Try it> State the number of lines in the listing below that contain the word "scientific", and nothing besides.
──────────────────────────────
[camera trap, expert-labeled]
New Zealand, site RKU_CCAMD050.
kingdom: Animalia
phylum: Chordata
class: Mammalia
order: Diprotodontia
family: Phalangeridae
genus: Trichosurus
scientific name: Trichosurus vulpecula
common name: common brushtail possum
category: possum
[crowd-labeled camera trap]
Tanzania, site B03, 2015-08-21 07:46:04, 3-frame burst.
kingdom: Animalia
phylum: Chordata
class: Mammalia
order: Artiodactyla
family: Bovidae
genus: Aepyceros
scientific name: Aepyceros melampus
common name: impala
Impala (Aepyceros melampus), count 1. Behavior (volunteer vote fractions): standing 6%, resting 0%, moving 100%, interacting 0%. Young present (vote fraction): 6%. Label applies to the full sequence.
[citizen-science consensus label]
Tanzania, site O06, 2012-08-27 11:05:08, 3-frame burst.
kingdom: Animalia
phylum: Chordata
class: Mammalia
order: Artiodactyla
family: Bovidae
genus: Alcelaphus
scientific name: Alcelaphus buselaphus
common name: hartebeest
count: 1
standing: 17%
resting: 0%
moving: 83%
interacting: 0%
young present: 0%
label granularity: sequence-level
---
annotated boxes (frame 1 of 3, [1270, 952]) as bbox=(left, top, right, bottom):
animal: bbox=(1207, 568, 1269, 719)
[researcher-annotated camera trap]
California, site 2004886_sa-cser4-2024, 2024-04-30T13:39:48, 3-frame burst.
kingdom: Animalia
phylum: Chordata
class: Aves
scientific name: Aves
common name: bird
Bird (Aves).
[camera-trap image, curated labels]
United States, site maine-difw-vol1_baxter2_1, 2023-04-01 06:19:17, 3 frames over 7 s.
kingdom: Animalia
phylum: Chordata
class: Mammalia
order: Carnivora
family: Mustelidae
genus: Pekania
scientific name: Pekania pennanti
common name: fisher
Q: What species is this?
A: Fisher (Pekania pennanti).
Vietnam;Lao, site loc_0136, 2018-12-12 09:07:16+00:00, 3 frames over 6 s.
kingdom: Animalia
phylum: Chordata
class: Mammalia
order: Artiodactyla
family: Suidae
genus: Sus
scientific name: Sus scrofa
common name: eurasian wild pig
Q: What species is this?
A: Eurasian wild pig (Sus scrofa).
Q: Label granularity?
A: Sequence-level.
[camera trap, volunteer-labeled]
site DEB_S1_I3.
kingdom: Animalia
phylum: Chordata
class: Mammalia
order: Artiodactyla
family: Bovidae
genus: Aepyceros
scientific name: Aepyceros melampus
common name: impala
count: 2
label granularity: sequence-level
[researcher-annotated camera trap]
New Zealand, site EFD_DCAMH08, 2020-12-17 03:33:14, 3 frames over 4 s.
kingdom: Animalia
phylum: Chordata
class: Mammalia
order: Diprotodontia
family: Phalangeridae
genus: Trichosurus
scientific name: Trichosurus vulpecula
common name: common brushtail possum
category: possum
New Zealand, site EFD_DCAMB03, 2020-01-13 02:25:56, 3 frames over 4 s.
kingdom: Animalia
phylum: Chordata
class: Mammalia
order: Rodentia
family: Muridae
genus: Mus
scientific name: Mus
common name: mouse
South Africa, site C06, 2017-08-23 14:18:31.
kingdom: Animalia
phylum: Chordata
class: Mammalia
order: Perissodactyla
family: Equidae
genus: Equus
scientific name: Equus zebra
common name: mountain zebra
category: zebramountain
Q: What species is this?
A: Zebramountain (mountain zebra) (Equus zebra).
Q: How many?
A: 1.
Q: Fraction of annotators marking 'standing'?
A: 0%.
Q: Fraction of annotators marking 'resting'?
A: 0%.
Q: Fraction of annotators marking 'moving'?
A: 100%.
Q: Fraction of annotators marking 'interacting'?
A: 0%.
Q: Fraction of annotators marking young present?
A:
──────────────────────────────
Answer space> 10